Si era già intuita la traiettoria del lancio del metaforico bouquet: partendo da Daphne e il Duca di Hastings, dopo i permalosi innamorati della seconda stagione tra Kate ed Anthony, era chiaro fosse finalmente il turno di Penelope Featherington e Colin Bridgerton, che da sempre si tormentano entro il difficile perimetro della friendzone senza venirne a capo (fino ad adesso almeno!).

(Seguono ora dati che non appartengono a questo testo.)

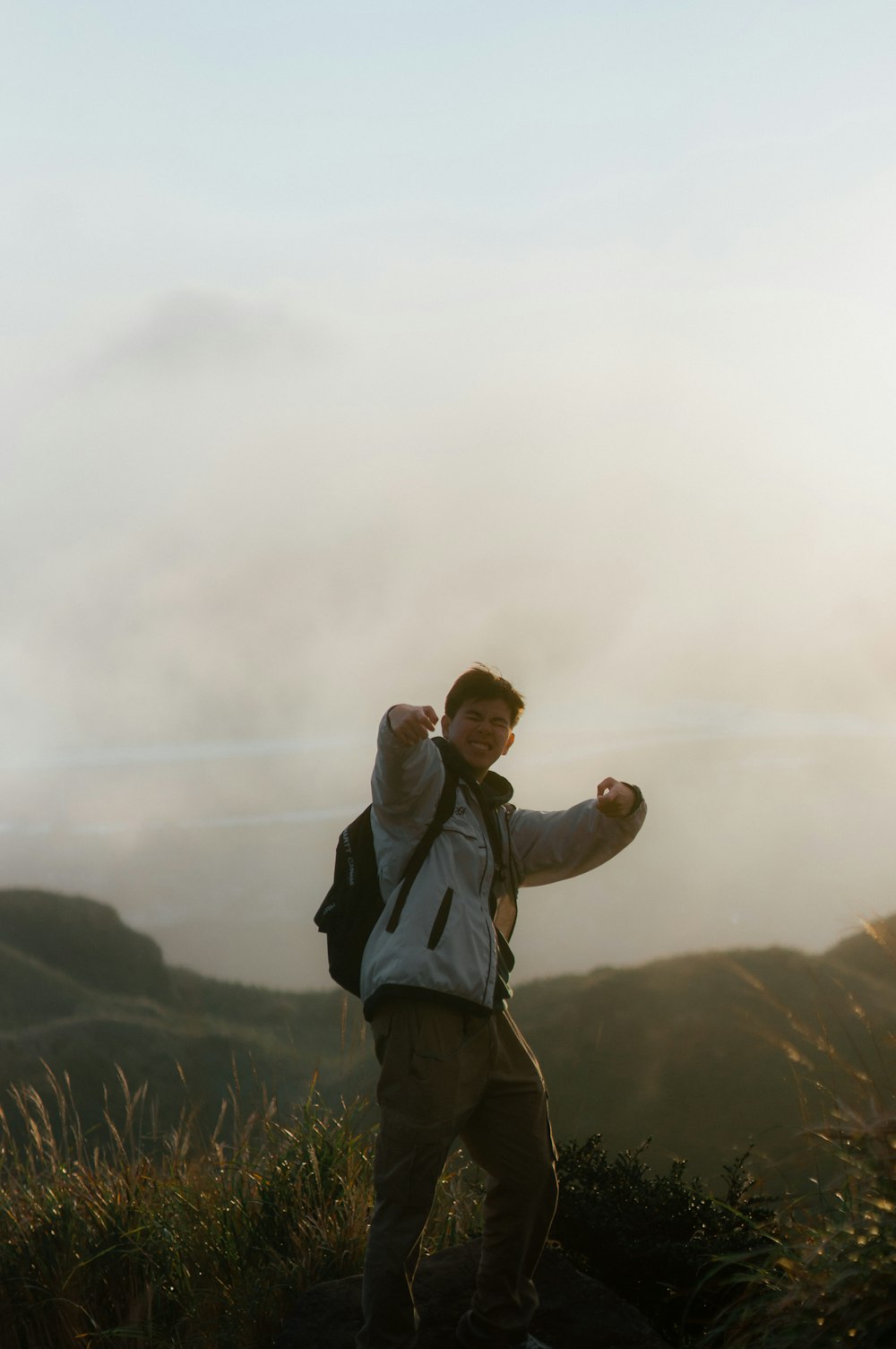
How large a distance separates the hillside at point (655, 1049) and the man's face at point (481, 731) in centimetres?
116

Lei, scrittrice del Whistledown, il giornale di gossip che soggioga a suon di scoop l’intera aristocrazia inglese; lui, il terzo e più timido dei fratelli Bridgerton, di ritorno dal Grand Tour europeo.

Mentre i due “amici” si ingarbugliano in impacciati giochi di seduzione, altre due trame si srotolano parallele e sono quelle di Benedict, l’eterno scapolo libertino, e Francesca Bridgerton, al suo debutto in società. L’esigenza impetuosa che tutto muove è sempre l’amore ed in questo caso esso si declina con due modalità quasi speculari: se Benedict è infatti propenso alle avventure ed alle sperimentazioni, nonché mosso da curiosità erotiche molto spesso controverse, Francesca, pacata e inesperta, ha desiderio di affiancarsi ad un uomo il cui unico requisito è quello di non ostacolare la sua dedizione per il pianoforte e la musica classica.
È evidente che a sovraintendere la scintillante stravaganza di Bridgerton, c’è sempre una minuziosa geometria, riscontrabile non solo nel dettaglio estetico-fotografico, ma anche ad esempio nel ritagliare il giusto time-span per ciascun sviluppo di trama, con una chiara gerarchia di focus per ogni stagione. Subito infatti risulta lampante a chi spettano i riflettori, e a chi, invece, le luci di contorno. Non c’è spazio per tergiversare, la trama si muove come un unico corpus orientato all’esigenza fondativa del format: un lieto fine gradito, tanto al pubblico quanto ai protagonisti. Questa finalizzazione al bello rende Bridgerton una delle serie comfort più popolari degli ultimi anni.

Fa parte dell’incasellamento proporzionato ormai anche la quota inconfondibile dedicata all’inclusività. Dopo il color-blind casting, la body positivity e gli accenni queer, viene integrato finalmente anche l’aspetto della disabilità. Già dal trailer infatti possiamo spottare una ragazza avvalersi del linguaggio dei segni per poter comunicare con la madre. L’unico prodotto a marchio Bridgerton che offre uno spaccato elegantemente distaccato dalle meccaniche “soft” del format, ed anche, perché no, più problematico e introspettivo, è La Regina Carlotta, lo spin-off originale Shondaland che prescinde dalla penna di Julia Quinn, autrice dell’intera collana di romanzi.
Date le solite premesse, il risultato non cambia: Bridgerton 3 sarà un successo. La serie è già strategicamente spaccata in due metà da quattro episodi ciascuna. I primi in uscita per l’appunto il 16 maggio e i restanti il 13 giugno, giusto per lasciar sulle spine ancora un po’ gli appassionati della saga, diventati ormai più avidi di pettegolezzi dei lettori di Lady Whistledown.